Intel i9-9820X (20 cores at 3.3GHz)
Quadro GV100 (32 GB video memory)
125 GB DDR4 memory

2.2. Prerequisites

The work was carried out using the following OS, Python and graphical driver versions:

Ubunut 18.04
Python 3.7
NVIDIA driver version: 440.82

However, Ubuntu 20.04 should also work in theory.

2.3. Installation

Start by cloning the repository:

mkdir -p rl_task_independent_joint_control && cd rl_task_independent_joint_control
git clone --recursive -b master git@github.com:LarsVaehrens/rl_task_independent_joint_control.git

2.3.1. Docker

The preferred method of installation is to use the Docker image in the /docker directory which was provided by NVIDIA.

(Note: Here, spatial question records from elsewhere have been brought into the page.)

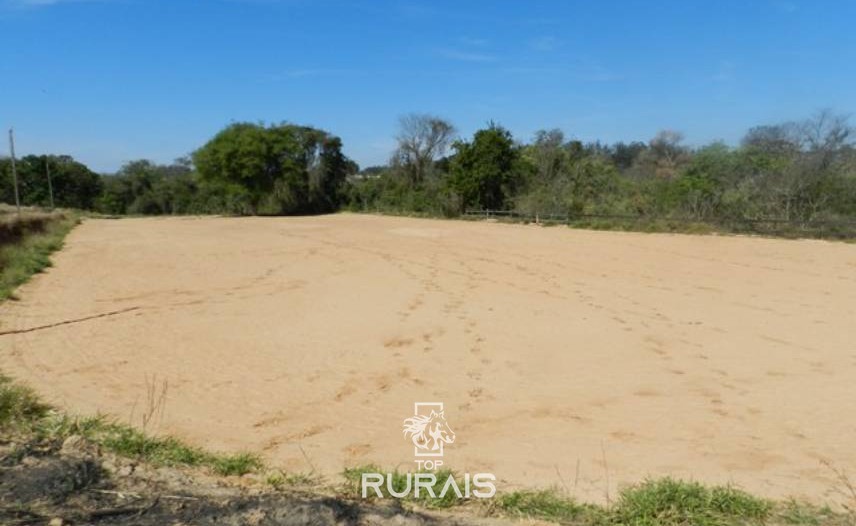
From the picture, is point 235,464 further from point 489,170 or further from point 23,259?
point 489,170

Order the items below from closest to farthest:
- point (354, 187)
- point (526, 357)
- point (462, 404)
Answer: point (462, 404) < point (526, 357) < point (354, 187)

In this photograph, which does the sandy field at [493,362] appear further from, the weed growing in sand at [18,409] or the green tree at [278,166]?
the green tree at [278,166]

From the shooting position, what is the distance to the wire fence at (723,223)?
1759cm

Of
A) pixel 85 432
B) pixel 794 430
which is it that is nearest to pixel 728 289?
pixel 794 430

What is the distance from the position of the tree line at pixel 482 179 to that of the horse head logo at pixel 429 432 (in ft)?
61.9

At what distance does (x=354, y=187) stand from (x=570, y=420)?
44272mm

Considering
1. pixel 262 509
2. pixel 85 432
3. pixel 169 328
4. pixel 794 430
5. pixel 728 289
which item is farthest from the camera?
pixel 728 289

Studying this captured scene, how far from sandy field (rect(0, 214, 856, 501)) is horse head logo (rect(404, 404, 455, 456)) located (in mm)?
108

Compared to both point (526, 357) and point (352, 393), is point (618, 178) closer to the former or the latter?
point (526, 357)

Go to the root of the cloned directory and run:

bash docker/build.sh
bash docker/run.sh

2.3.2. Build Isaac Gym

For development purposes, using a Conda virtual environment is preferred. A script has been made available by NVIDIA to easily set up this development environment.

Go to the root of the cloned directory and run:

./create_conda_env_rlenv.sh
conda activate rlenv
python -m pip show isaacgym

3. Usage

The source files for this project are located in python/. For training and tests, the scripts in python/rlgpu/tasks/ can be used for different purposes as described below, and each python script is made modular such that every robot can be used in the simulator with a single script. This is made possible by storing all robot and task-specific information in .yaml configuration files in the python/rlgpu/cfg/ directory.

3.1. Training a new model

Additional configuration files are also used for training new models. The hyperparameters used for training are stored in the python/rlgpu/cfg/train/ directory.

Before a new model can be trained, a decision on how the training should be carried out must be considered. All training is carried out using curriculum learning, and three methods are implemented for this purpose. However, as we have shown in our ablation studies, the third curriculum method provides better training performance than the other. Selection of the curriculum method can be found in the python/rlgpu/cfg/*.yaml along with the control mode, e.g., position or velocity control.

If the third method is selected for training, a dataset of poses must first be generated using the python/rlgpu/tasks/generate_poses.py script. A sample of how to use this script can be found below.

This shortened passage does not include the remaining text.